PROVIDED TEXT: Begin

The need for comprehensive housing finance reform still exists and should be a top-of-mind consideration in the next Congress. Instead of starting the discussion from scratch, Congress should recognize the groundwork already laid and progress made toward a consensus.

The Housing Finance Reform and Taxpayer Protection Act of 2014, commonly known as Johnson-Crapo, aimed to wind down and replace the government-sponsored enterprises (GSEs), Fannie Mae and Freddie Mac, with a system of paid-for federal guarantees of the timely payment of principal and interest to investors in “eligible” mortgage-backed securities (MBS). Eligible MBS would consist of credit-enhanced mortgages originated by lenders in the primary market, where private capital would absorb losses (first-loss risk) before the government guarantee kicked in. The Congressional Budget Office reported that the bill would save taxpayers $58 billion over 10 years relative to current law.

PROVIDED TEXT: End

# INSTRUCTIONS
1. According to the housing finance reform passage, why should Congress avoid starting the reform discussion from scratch? Answer in one to three sentences.
2. Pick up the housing finance reform passage after its last sentence and carry it forward.
The material after this point stands apart from the housing finance reform passage.

PROVIDED RECORDS: Begin

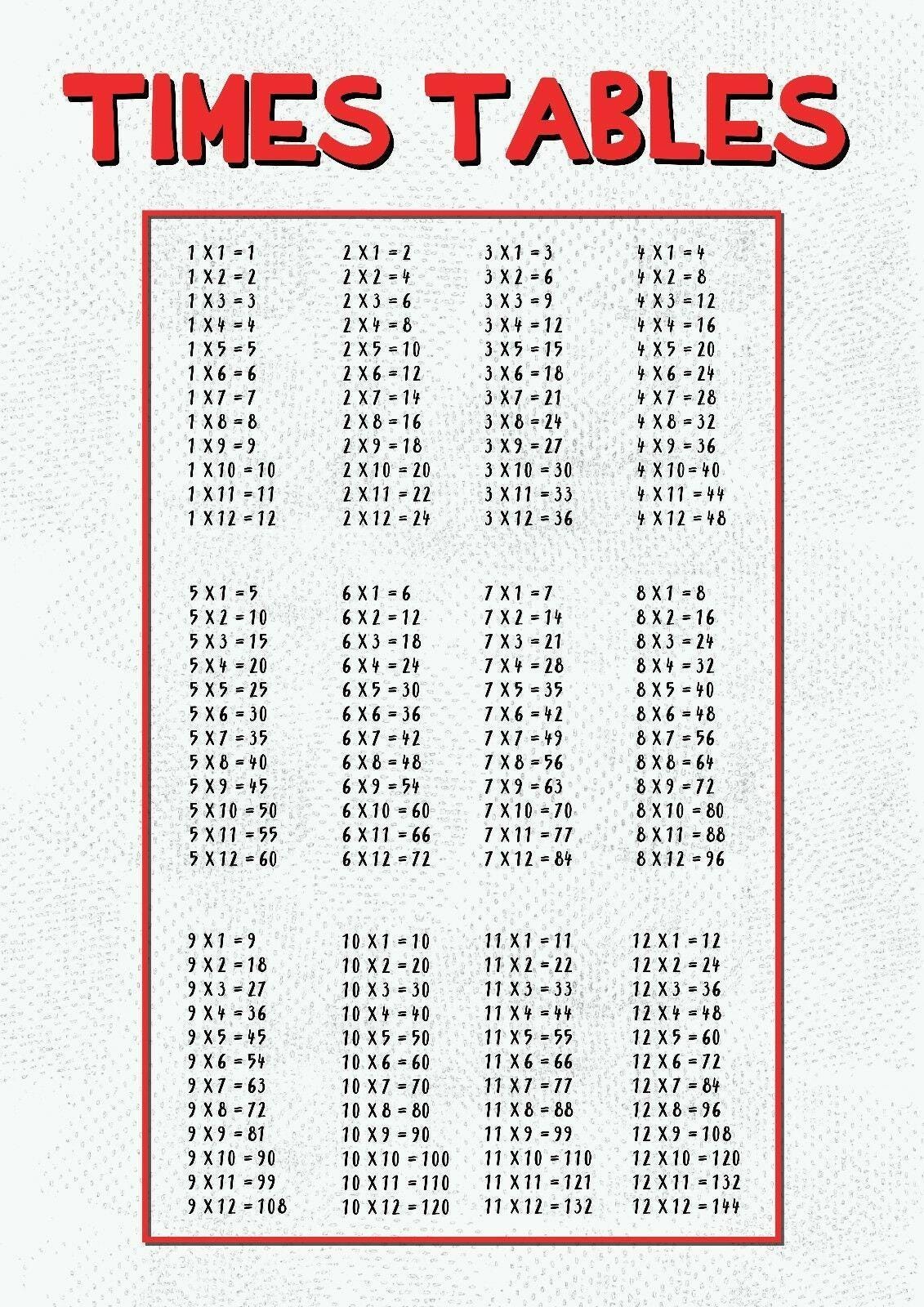 TIMES TABLES

1 X 1 = 1
1 X 2 = 2
1 X 3 = 3
1 X 4 = 4
1 X 5 = 5
1 X 6 = 6
1 X 7 = 7
1 X 8 = 8
1 X 9 = 9
1 X 10 = 10
1 X 11 = 11
1 X 12 = 12

2 X 1 = 2
2 X 2 = 4
2 X 3 = 6
2 X 4 = 8
2 X 5 = 10
2 X 6 = 12
2 X 7 = 14
2 X 8 = 16
2 X 9 = 18
2 X 10 = 20
2 X 11 = 22
2 X 12 = 24

3 X 1 = 3
3 X 2 = 6
3 X 3 = 9
3 X 4 = 12
3 X 5 = 15
3 X 6 = 18
3 X 7 = 21
3 X 8 = 24
3 X 9 = 27
3 X 10 = 30
3 X 11 = 33
3 X 12 = 36

4 X 1 = 4
4 X 2 = 8
4 X 3 = 12
4 X 4 = 16
4 X 5 = 20
4 X 6 = 24
4 X 7 = 28
4 X 8 = 32
4 X 9 = 36
4 X 10 = 40
4 X 11 = 44
4 X 12 = 48

5 X 1 = 5
5 X 2 = 10
5 X 3 = 15
5 X 4 = 20
5 X 5 = 25
5 X 6 = 30
5 X 7 = 35
5 X 8 = 40
5 X 9 = 45
5 X 10 = 50
5 X 11 = 55
5 X 12 = 60

6 X 1 = 6
6 X 2 = 12
6 X 3 = 18
6 X 4 = 24
6 X 5 = 30
6 X 6 = 36
6 X 7 = 42
6 X 8 = 48
6 X 9 = 54
6 X 10 = 60
6 X 11 = 66
6 X 12 = 72

7 X 1 = 7
7 X 2 = 14
7 X 3 = 21
7 X 4 = 28
7 X 5 = 35
7 X 6 = 42
7 X 7 = 49
7 X 8 = 56
7 X 9 = 63
7 X 10 = 70
7 X 11 = 77
7 X 12 = 84

8 X 1 = 8
8 X 2 = 16
8 X 3 = 24
8 X 4 = 32
8 X 5 = 40
8 X 6 = 48
8 X 7 = 56
8 X 8 = 64
8 X 9 = 72
8 X 10 = 80
8 X 11 = 88
8 X 12 = 96

9 X 1 = 9
9 X 2 = 18
9 X 3 = 27
9 X 4 = 36
9 X 5 = 45
9 X 6 = 54
9 X 7 = 63
9 X 8 = 72
9 X 9 = 81
9 X 10 = 90
9 X 11 = 99
9 X 12 = 108

10 X 1 = 10
10 X 2 = 20
10 X 3 = 30
10 X 4 = 40
10 X 5 = 50
10 X 6 = 60
10 X 7 = 70
10 X 8 = 80
10 X 9 = 90
10 X 10 = 100
10 X 11 = 110
10 X 12 = 120

11 X 1 = 11
11 X 2 = 22
11 X 3 = 33
11 X 4 = 44
11 X 5 = 55
11 X 6 = 66
11 X 7 = 77
11 X 8 = 88
11 X 9 = 99
11 X 10 = 110
11 X 11 = 121
11 X 12 = 132

12 X 1 = 12
12 X 2 = 24
12 X 3 = 36
12 X 4 = 48
12 X 5 = 60
12 X 6 = 72
12 X 7 = 84
12 X 8 = 96
12 X 9 = 108
12 X 10 = 120
12 X 11 = 132
12 X 12 = 144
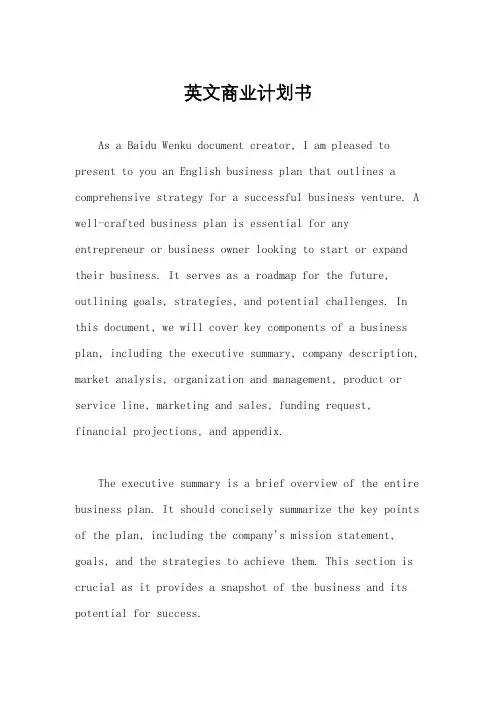 英文商业计划书

As a Baidu Wenku document creator, I am pleased to present to you an English business plan that outlines a comprehensive strategy for a successful business venture. A well-crafted business plan is essential for any entrepreneur or business owner looking to start or expand their business. It serves as a roadmap for the future, outlining goals, strategies, and potential challenges. In this document, we will cover key components of a business plan, including the executive summary, company description, market analysis, organization and management, product or service line, marketing and sales, funding request, financial projections, and appendix.

The executive summary is a brief overview of the entire business plan. It should concisely summarize the key points of the plan, including the company's mission statement, goals, and the strategies to achieve them. This section is crucial as it provides a snapshot of the business and its potential for success.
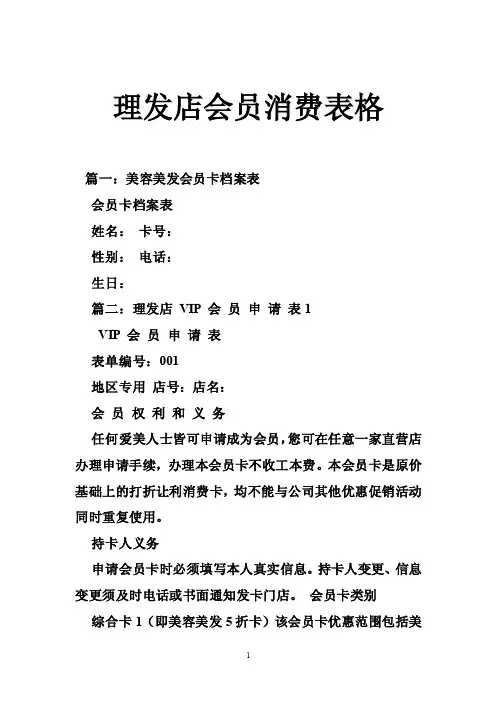 理发店会员消费表格

篇一：美容美发会员卡档案表

会员卡档案表

姓名： 卡号：

性别： 电话：

生日：

篇二：理发店 VIP 会 员 申 请 表 1

VIP 会 员 申 请 表

表单编号：001

地区专用 店号：店名：

会 员 权 利 和 义 务

任何爱美人士皆可申请成为会员，您可在任意一家直营店办理申请手续，办理本会员卡不收工本费。本会员卡是原价基础上的打折让利消费卡，均不能与公司其他优惠促销活动同时重复使用。

持卡人义务

申请会员卡时必须填写本人真实信息。持卡人变更、信息变更须及时电话或书面通知发卡门店。 会员卡类别

综合卡 1（即美容美发 5 折卡）该会员卡优惠范围包括美

1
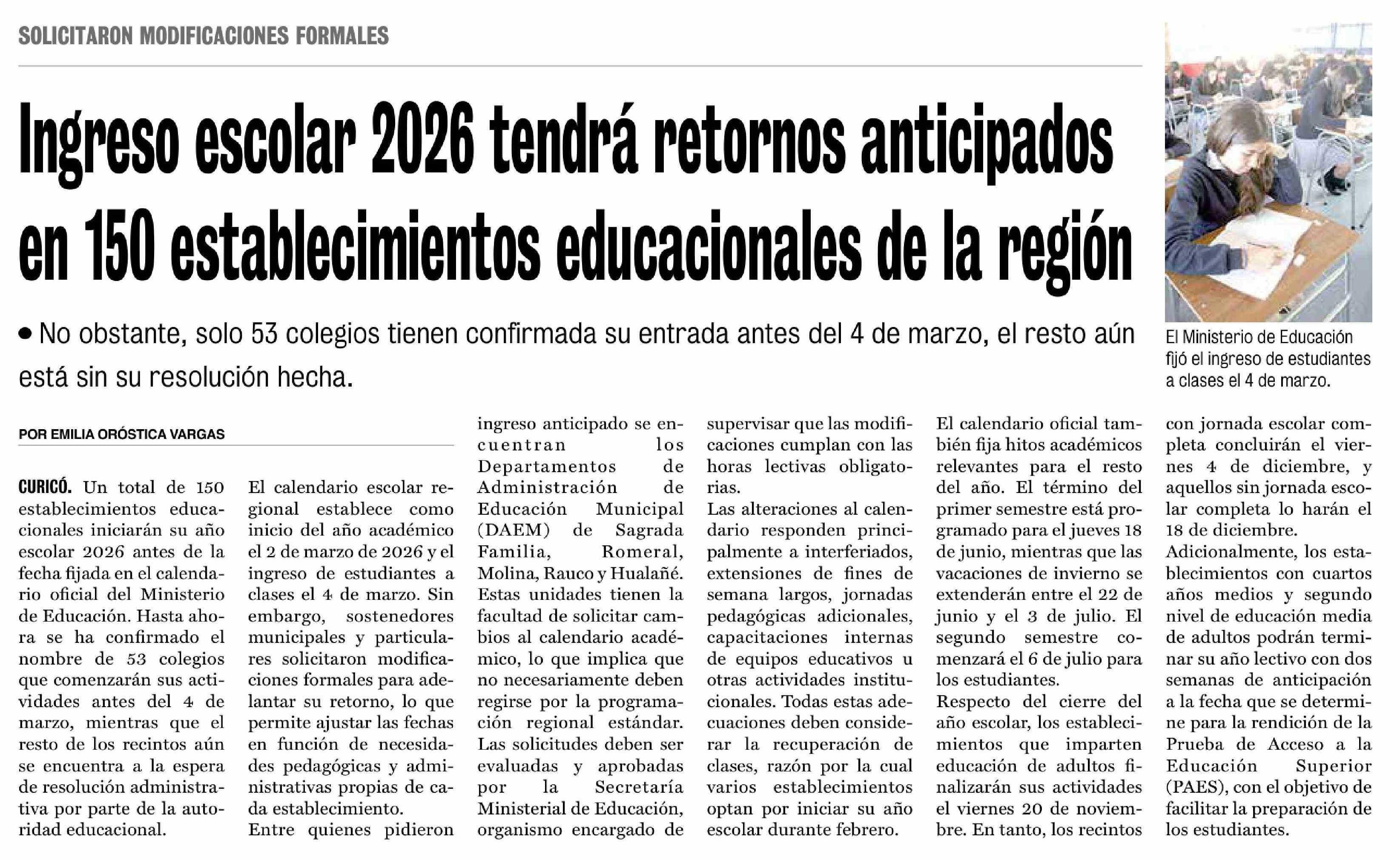 SOLICITARON MODIFICACIONES FORMALES

Ingreso escolar 2026 tendrá retornos anticipados en 150 establecimientos educacionales de la región

• No obstante, solo 53 colegios tienen confirmada su entrada antes del 4 de marzo, el resto aún está sin su resolución hecha.

El Ministerio de Educación fijó el ingreso de estudiantes a clases el 4 de marzo.

POR EMILIA ORÓSTICA VARGAS

CURICÓ. Un total de 150 establecimientos educacionales iniciarán su año escolar 2026 antes de la fecha fijada en el calendario oficial del Ministerio de Educación. Hasta ahora se ha confirmado el nombre de 53 colegios que comenzarán sus actividades antes del 4 de marzo, mientras que el resto de los recintos aún se encuentra a la espera de resolución administrativa por parte de la autoridad educacional.

El calendario escolar regional establece como inicio del año académico el 2 de marzo de 2026 y el ingreso de estudiantes a clases el 4 de marzo. Sin embargo, sostenedores municipales y particulares solicitaron modificaciones formales para adelantar su retorno, lo que permite ajustar las fechas en función de necesidades pedagógicas y administrativas propias de cada establecimiento.

Entre quienes pidieron ingreso anticipado se encuentran los Departamentos de Administración de Educación Municipal (DAEM) de Sagrada Familia, Romeral, Molina, Rauco y Hualañé. Estas unidades tienen la facultad de solicitar cambios al calendario académico, lo que implica que no necesariamente deben regirse por la programación regional estándar. Las solicitudes deben ser evaluadas y aprobadas por la Secretaría Ministerial de Educación, organismo encargado de supervisar que las modificaciones cumplan con las horas lectivas obligatorias.

Las alteraciones al calendario responden principalmente a interferiados, extensiones de fines de semana largos, jornadas pedagógicas adicionales, capacitaciones internas de equipos educativos u otras actividades institucionales. Todas estas adecuaciones deben considerar la recuperación de clases, razón por la cual varios establecimientos optan por iniciar su año escolar durante febrero.

El calendario oficial también fija hitos académicos relevantes para el resto del año. El término del primer semestre está programado para el jueves 18 de junio, mientras que las vacaciones de invierno se extenderán entre el 22 de junio y el 3 de julio. El segundo semestre comenzará el 6 de julio para los estudiantes.

Respecto del cierre del año escolar, los establecimientos que imparten educación de adultos finalizarán sus actividades el viernes 20 de noviembre. En tanto, los recintos con jornada escolar completa concluirán el viernes 4 de diciembre, y aquellos sin jornada escolar completa lo harán el 18 de diciembre.

Adicionalmente, los establecimientos con cuartos años medios y segundo nivel de educación media de adultos podrán terminar su año lectivo con dos semanas de anticipación a la fecha que se determine para la rendición de la Prueba de Acceso a la Educación Superior (PAES), con el objetivo de facilitar la preparación de los estudiantes.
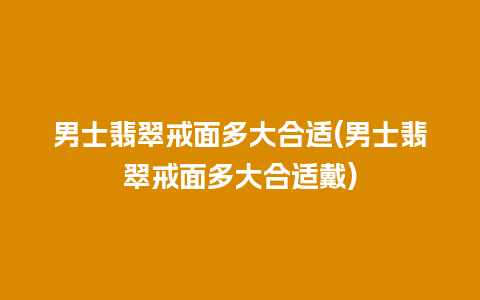 男士翡翠戒面多大合适(男士翡翠戒面多大合适戴)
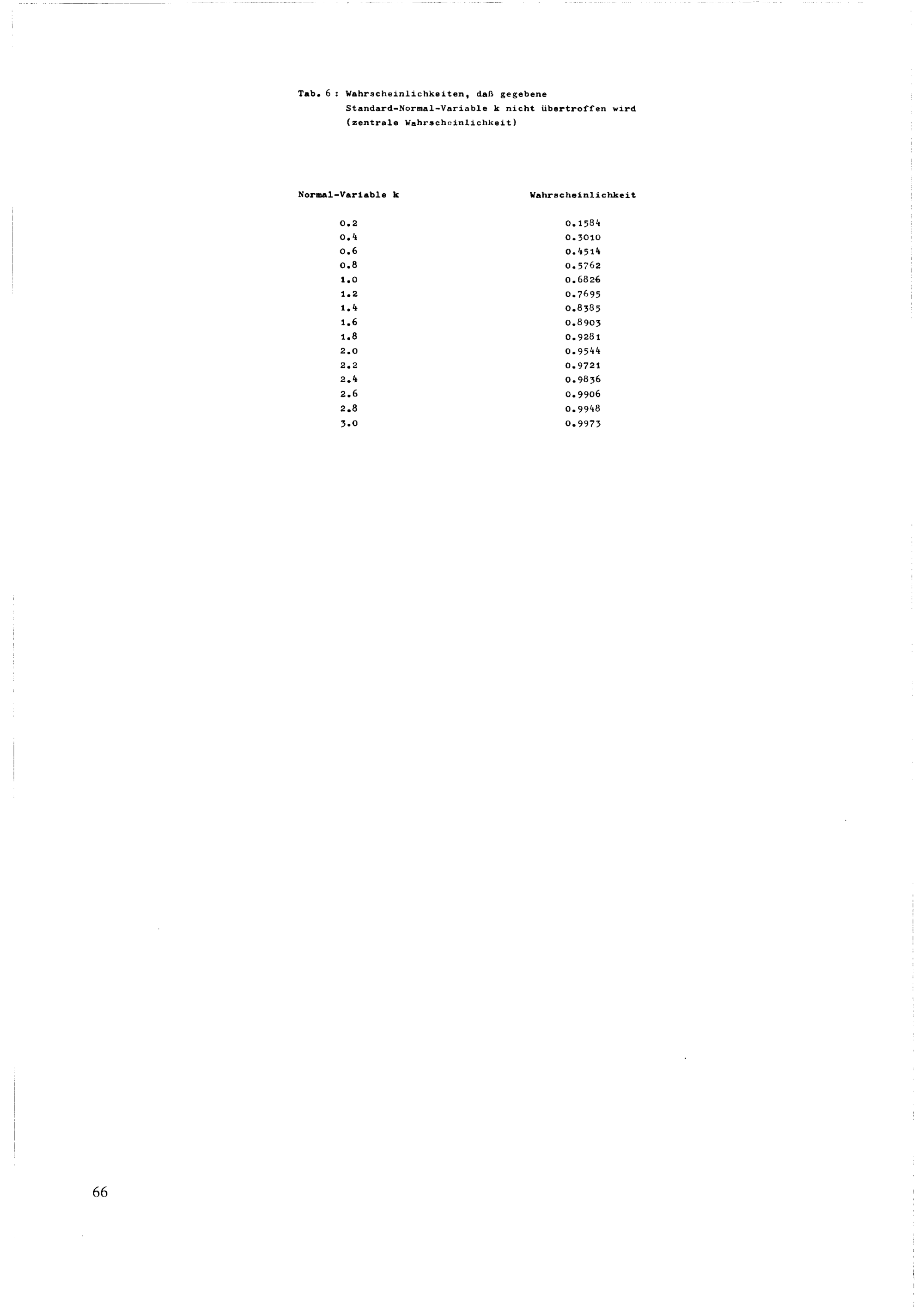 Tab. 6 : Wahrscheinlichkeiten, daß gegebene Standard-Normal-Variable k nicht übertroffen wird (zentrale Wahrscheinlichkeit)

| Normal-Variable k | Wahrscheinlichkeit |
|---|---|
| 0.2 | 0.1584 |
| 0.4 | 0.3010 |
| 0.6 | 0.4514 |
| 0.8 | 0.5762 |
| 1.0 | 0.6826 |
| 1.2 | 0.7695 |
| 1.4 | 0.8385 |
| 1.6 | 0.8903 |
| 1.8 | 0.9281 |
| 2.0 | 0.9544 |
| 2.2 | 0.9721 |
| 2.4 | 0.9836 |
| 2.6 | 0.9906 |
| 2.8 | 0.9948 |
| 3.0 | 0.9973 |

66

PROVIDED RECORDS: End

# SOLVED TASKS
1. Congress should not start over because groundwork has already been laid. Progress has also been made toward a consensus, so lawmakers can build on that earlier work.

2.
While the legislation was voted out of the Senate Banking Committee by a bipartisan majority in May 2014, it was never considered by the full Senate. Yet today Johnson-Crapo is the only comprehensive housing finance reform measure to receive bipartisan support (endorsed by a committee vote of 13-9 with 6 Democratic and 7 Republican ayes). As such, it is important that critical areas of consensus achieved in the Johnson-Crapo process serve as a starting point as the nation transitions to new leadership and stakeholders prepare for a renewed debate about the future of the GSEs.

The Congressional Budget Office reported that the bill would save taxpayers $58 billion over 10 years relative to current law.

Here is a list of the ten most important elements of the Johnson-Crapo bill that I believe mark the evolving consensus around the contours of a future housing finance system for the next Congress.

1. Establishes an explicit government guarantee: An actuarially sound, paid-for government guarantee on MBS, not firms, is necessary to attract sufficient funding to meet the mortgage needs of American families at scale and at the lowest possible costs. A government guarantee to cover catastrophic losses ensures that rate investors—those domestic and international investors willing and able to take interest-rate but not credit risk—continue to play a substantial role in funding the U.S. mortgage market. It also preserves a deep and liquid to-be-announced market, allowing lenders to hedge their interest-rate risk and borrowers to lock in their rates ahead of closing.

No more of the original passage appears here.